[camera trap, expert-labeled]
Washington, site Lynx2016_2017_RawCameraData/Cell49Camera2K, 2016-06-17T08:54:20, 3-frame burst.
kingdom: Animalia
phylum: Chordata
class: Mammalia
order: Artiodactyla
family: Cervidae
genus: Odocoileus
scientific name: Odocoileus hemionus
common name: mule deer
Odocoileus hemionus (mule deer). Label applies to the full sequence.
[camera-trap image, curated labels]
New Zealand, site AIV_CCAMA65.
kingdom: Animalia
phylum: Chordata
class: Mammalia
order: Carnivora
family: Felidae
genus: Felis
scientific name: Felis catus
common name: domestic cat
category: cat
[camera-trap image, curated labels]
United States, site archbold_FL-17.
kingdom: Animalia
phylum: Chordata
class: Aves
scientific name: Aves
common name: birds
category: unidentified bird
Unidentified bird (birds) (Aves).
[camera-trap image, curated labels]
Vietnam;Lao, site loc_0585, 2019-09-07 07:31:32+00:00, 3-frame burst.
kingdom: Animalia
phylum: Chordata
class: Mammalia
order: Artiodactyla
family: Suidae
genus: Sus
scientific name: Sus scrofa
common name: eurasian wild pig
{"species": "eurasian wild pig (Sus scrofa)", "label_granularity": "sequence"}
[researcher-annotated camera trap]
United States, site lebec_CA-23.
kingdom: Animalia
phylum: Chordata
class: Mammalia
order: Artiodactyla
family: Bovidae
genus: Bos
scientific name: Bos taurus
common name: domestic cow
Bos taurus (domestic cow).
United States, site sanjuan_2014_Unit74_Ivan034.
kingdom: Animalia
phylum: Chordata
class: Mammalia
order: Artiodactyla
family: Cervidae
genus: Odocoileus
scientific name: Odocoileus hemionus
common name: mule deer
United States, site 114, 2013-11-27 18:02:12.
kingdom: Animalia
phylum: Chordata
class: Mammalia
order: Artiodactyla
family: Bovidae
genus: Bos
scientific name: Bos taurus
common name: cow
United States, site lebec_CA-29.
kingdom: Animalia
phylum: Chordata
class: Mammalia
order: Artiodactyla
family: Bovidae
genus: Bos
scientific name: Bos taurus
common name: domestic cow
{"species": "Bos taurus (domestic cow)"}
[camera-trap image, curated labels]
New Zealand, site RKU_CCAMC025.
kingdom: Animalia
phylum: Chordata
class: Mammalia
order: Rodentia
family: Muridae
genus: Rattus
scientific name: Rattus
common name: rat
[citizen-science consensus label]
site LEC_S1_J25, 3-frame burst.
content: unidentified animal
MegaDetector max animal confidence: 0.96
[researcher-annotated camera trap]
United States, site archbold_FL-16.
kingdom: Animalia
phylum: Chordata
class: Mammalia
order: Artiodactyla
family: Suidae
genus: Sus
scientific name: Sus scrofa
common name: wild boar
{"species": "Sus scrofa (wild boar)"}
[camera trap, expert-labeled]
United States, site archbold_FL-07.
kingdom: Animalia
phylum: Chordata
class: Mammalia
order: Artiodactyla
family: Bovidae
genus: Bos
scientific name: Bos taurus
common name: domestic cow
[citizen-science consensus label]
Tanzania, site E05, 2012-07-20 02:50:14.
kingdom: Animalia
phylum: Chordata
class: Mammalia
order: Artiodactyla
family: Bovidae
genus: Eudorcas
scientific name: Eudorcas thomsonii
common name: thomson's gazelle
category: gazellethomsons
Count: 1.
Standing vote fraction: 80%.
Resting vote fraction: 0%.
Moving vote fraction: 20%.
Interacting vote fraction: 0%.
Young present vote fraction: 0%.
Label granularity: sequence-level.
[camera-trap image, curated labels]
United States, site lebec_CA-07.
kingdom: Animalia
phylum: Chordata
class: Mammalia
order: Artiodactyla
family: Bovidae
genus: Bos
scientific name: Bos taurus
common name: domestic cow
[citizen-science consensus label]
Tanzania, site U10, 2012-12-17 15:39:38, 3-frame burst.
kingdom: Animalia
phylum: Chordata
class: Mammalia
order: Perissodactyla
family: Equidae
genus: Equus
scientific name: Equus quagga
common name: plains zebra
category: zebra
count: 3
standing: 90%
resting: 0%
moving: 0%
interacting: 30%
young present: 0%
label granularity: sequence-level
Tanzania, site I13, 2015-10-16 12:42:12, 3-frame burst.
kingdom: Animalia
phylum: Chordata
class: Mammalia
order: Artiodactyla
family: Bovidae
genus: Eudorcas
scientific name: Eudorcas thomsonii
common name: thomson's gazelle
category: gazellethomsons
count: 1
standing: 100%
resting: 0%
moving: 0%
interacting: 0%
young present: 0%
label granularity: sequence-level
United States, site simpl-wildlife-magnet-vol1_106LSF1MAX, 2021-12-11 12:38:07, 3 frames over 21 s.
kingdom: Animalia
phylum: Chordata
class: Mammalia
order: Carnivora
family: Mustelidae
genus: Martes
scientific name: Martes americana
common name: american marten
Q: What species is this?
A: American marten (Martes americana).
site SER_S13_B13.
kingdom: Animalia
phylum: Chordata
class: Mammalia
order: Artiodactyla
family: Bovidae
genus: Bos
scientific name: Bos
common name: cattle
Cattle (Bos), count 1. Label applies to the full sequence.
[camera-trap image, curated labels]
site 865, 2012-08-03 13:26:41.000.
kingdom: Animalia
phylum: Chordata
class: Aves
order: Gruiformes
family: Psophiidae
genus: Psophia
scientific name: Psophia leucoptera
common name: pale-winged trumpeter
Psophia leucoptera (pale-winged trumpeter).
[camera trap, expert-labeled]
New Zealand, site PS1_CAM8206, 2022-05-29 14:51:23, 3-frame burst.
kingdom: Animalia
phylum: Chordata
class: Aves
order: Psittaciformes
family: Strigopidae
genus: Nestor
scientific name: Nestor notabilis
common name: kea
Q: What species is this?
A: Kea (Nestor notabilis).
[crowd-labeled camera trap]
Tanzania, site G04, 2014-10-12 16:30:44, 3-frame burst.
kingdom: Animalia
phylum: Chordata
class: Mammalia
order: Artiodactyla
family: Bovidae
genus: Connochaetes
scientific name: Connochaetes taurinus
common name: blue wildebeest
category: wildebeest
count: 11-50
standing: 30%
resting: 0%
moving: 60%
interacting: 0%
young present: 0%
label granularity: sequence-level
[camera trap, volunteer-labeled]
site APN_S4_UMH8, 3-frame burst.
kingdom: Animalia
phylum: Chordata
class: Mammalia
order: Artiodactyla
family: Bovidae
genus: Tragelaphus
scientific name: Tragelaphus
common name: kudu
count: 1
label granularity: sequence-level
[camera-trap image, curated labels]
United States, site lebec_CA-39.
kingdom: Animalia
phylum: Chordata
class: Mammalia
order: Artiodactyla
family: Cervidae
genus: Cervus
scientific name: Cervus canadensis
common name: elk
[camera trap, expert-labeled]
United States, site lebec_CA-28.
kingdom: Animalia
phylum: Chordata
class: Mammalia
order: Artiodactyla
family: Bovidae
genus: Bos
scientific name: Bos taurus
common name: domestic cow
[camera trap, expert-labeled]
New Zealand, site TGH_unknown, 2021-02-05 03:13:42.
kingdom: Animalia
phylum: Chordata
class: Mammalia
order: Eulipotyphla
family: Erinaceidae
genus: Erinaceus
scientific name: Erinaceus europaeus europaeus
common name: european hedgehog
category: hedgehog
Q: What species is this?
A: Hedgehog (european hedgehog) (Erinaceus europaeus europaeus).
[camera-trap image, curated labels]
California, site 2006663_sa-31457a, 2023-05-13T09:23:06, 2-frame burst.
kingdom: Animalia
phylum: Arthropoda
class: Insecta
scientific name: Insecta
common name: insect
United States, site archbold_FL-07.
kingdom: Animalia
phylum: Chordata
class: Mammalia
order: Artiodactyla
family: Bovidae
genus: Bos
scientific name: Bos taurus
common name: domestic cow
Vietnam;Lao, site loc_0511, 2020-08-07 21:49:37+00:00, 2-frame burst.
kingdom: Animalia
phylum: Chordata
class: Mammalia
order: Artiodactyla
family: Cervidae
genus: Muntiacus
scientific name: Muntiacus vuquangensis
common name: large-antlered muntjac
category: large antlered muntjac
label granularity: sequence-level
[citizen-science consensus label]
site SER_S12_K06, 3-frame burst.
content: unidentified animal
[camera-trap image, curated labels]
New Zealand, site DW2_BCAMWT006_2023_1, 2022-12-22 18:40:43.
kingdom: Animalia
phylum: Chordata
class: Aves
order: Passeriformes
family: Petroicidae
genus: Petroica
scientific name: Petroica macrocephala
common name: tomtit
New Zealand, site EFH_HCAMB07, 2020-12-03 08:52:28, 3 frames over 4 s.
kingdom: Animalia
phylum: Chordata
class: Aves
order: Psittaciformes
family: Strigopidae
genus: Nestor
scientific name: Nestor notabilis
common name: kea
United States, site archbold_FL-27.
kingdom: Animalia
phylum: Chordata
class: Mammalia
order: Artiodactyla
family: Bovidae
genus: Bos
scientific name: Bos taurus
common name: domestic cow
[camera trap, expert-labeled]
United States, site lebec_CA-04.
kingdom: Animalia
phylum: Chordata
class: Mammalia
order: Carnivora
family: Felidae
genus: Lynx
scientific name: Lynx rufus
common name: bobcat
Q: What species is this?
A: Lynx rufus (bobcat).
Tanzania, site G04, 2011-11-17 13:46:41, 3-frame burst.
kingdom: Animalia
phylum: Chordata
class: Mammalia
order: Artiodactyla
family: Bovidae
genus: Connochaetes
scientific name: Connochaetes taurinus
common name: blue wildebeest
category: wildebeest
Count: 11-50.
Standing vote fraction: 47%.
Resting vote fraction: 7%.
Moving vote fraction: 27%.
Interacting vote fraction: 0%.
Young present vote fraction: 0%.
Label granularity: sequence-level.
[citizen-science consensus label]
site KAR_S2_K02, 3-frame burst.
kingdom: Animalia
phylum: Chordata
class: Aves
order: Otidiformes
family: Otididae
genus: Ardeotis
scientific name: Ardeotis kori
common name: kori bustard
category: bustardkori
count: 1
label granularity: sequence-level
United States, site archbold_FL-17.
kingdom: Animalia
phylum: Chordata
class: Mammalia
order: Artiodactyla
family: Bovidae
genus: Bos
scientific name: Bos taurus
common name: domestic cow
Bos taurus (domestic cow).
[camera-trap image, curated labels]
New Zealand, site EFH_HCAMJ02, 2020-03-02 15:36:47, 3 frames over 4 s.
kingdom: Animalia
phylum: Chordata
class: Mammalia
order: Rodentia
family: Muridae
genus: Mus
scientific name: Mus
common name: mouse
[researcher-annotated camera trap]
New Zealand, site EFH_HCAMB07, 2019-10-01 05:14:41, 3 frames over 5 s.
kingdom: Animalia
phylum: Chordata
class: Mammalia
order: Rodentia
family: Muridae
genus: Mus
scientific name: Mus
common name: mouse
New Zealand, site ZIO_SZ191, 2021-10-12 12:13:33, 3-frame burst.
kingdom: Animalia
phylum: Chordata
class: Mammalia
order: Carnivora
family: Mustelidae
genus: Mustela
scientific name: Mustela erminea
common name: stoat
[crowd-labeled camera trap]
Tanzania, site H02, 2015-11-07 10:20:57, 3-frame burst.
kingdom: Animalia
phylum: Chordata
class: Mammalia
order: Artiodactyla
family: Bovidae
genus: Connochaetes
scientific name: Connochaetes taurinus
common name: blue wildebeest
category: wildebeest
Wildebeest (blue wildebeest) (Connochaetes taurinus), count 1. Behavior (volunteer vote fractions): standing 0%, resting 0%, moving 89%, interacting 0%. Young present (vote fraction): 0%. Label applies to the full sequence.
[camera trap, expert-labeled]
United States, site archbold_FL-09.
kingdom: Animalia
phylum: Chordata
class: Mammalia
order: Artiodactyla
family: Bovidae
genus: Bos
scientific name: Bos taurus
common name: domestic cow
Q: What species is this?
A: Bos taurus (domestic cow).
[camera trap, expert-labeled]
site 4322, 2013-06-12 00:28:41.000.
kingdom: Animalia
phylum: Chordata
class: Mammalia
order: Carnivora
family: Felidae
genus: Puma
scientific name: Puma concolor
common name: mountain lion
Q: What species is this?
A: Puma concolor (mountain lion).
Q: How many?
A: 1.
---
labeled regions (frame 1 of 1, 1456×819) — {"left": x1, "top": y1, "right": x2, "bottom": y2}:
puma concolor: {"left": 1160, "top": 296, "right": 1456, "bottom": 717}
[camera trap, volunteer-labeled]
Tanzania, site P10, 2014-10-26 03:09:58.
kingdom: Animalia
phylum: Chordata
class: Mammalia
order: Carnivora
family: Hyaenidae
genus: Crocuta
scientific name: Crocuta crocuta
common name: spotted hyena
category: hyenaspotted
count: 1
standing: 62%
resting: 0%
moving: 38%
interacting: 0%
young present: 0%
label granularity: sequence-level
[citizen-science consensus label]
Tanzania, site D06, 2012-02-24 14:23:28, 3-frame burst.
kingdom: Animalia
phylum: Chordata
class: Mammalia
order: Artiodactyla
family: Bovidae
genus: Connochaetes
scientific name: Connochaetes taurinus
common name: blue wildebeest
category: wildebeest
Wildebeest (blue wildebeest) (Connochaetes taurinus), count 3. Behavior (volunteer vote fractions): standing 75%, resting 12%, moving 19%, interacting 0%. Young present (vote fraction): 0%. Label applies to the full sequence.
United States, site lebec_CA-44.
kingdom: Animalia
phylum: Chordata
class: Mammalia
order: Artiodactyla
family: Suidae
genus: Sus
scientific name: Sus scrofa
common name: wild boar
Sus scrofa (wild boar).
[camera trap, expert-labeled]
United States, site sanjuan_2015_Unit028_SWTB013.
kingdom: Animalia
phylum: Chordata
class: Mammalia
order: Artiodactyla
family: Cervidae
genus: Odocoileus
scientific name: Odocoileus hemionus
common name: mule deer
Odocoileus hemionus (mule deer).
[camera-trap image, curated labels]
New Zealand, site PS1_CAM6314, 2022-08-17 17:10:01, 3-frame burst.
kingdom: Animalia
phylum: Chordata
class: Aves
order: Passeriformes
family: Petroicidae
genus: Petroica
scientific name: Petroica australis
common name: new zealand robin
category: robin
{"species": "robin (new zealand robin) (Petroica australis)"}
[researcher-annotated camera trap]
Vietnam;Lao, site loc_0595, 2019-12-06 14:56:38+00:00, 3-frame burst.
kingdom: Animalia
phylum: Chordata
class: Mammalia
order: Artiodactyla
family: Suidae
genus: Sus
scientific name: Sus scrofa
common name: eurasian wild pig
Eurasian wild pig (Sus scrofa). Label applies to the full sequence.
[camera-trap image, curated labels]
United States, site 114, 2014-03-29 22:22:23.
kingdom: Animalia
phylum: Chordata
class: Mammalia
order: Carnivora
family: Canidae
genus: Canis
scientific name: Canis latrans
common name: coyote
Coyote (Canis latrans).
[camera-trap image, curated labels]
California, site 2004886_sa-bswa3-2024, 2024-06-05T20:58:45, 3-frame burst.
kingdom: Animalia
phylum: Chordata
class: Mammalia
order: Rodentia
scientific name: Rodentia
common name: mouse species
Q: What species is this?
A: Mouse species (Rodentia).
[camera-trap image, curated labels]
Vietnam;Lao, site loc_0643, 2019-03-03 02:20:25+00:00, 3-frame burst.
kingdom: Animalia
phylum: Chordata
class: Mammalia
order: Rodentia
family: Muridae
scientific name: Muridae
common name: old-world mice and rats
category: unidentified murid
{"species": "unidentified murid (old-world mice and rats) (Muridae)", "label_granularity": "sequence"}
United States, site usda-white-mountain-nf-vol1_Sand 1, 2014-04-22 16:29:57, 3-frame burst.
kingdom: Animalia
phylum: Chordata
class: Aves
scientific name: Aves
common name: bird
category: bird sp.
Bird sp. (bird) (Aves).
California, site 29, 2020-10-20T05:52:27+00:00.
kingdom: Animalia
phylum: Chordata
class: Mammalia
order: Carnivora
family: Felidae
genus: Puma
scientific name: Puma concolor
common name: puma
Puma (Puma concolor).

+===+

* _Problem description_
Find the word "rats" in the data and show each line that holds it.

* _Written response_
common name: old-world mice and rats
{"species": "unidentified murid (old-world mice and rats) (Muridae)", "label_granularity": "sequence"}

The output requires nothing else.